GR 154291; (November, 2014) (Digest)
G.R. No. 154291 , November 12, 2014
LOPEZ REALTY, INC. and ASUNCION LOPEZ-GONZALES, Petitioners, vs. SPOUSES REYNALDO TANJANGCO and MARIA LUISA ARGUELLES-TANJANGCO, Respondents.
FACTS
Lopez Realty, Inc. (LRI) and Dr. Jose Tanjangco were co-owners of three parcels of land and the Trade Center Building. Jose’s share was later transferred to his son and daughter-in-law, the spouses Reynaldo and Maria Luisa Tanjangco. LRI’s stockholders included Asuncion Lopez-Gonzales (Corporate Secretary), Arturo F. Lopez, Teresita Lopez-Marquez, and others. In a special stockholders’ meeting on July 27, 1981, the sale of LRI’s one-half share was discussed. The Tanjangcos offered ₱3.6 million plus 50% of receivables. Asuncion countered with ₱5 million. The body agreed that Asuncion be given a 10-day priority to match the Tanjangco offer; failure to act would mean acceptance of the offer.
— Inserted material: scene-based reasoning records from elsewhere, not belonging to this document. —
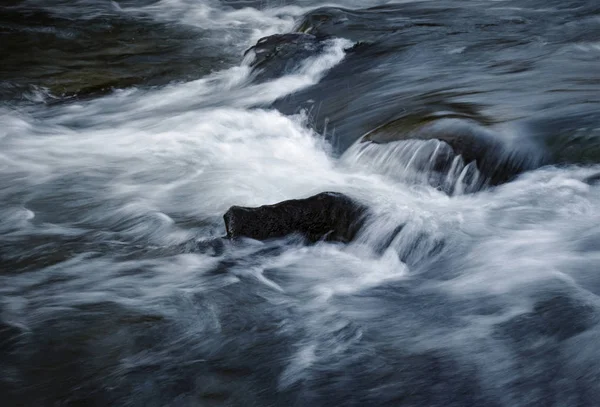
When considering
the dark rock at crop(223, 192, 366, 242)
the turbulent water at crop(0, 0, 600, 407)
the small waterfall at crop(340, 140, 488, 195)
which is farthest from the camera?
the small waterfall at crop(340, 140, 488, 195)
Asuncion failed to exercise her option. On August 17, 1981, while Asuncion was abroad, the remaining directors passed a resolution authorizing Arturo to negotiate and finalize the sale with the Tanjangcos based on the July 27 terms. On August 25, 1981, Arturo executed a Deed of Sale in favor of Jose Tanjangco for ₱3.6 million. Asuncion sent cablegrams requesting not to proceed. On September 1, 1981, the Board resolved to postpone final action. On October 5, 1981, Arturo executed another Deed of Sale in favor of the spouses Tanjangco. The spouses paid ₱1.8 million, registered the sale, and titles were issued in their names. LRI and Asuncion filed a complaint for annulment of sale, alleging the August 17 Board Resolution was invalid for lack of notice to Asuncion and that it had been revoked. On July 30, 1982, LRI stockholders ratified and confirmed the sale. The trial court dismissed the complaint, upholding the validity of the sale and its ratification. The Court of Appeals reversed, declaring the sale void for lack of authority and notice. The Supreme Court granted the petition for review.
ISSUE
Whether the sale of LRI’s one-half interest in the subject properties to the spouses Tanjangco is valid and binding.
RULING
The Supreme Court ruled that the sale is valid and binding. The Court held that the August 17, 1981 Board Resolution authorizing Arturo to sell was valid. Notice to Asuncion was not required as the meeting was properly called, and her absence did not invalidate the resolution. The Court further held that the subsequent ratification by the stockholders on July 30, 1982, cured any alleged defect in Arturo’s authority. Ratification is the adoption or confirmation by a corporation of an act performed in its behalf without authority, and it operates to cure the defect in the agent’s authority. The stockholders, representing the majority of shares, expressly ratified the sale, thereby binding the corporation. The Court also found that the spouses Tanjangco were buyers in good faith and for value. The petition was denied, and the Decision of the Court of Appeals was reversed, reinstating the trial court’s dismissal of the complaint.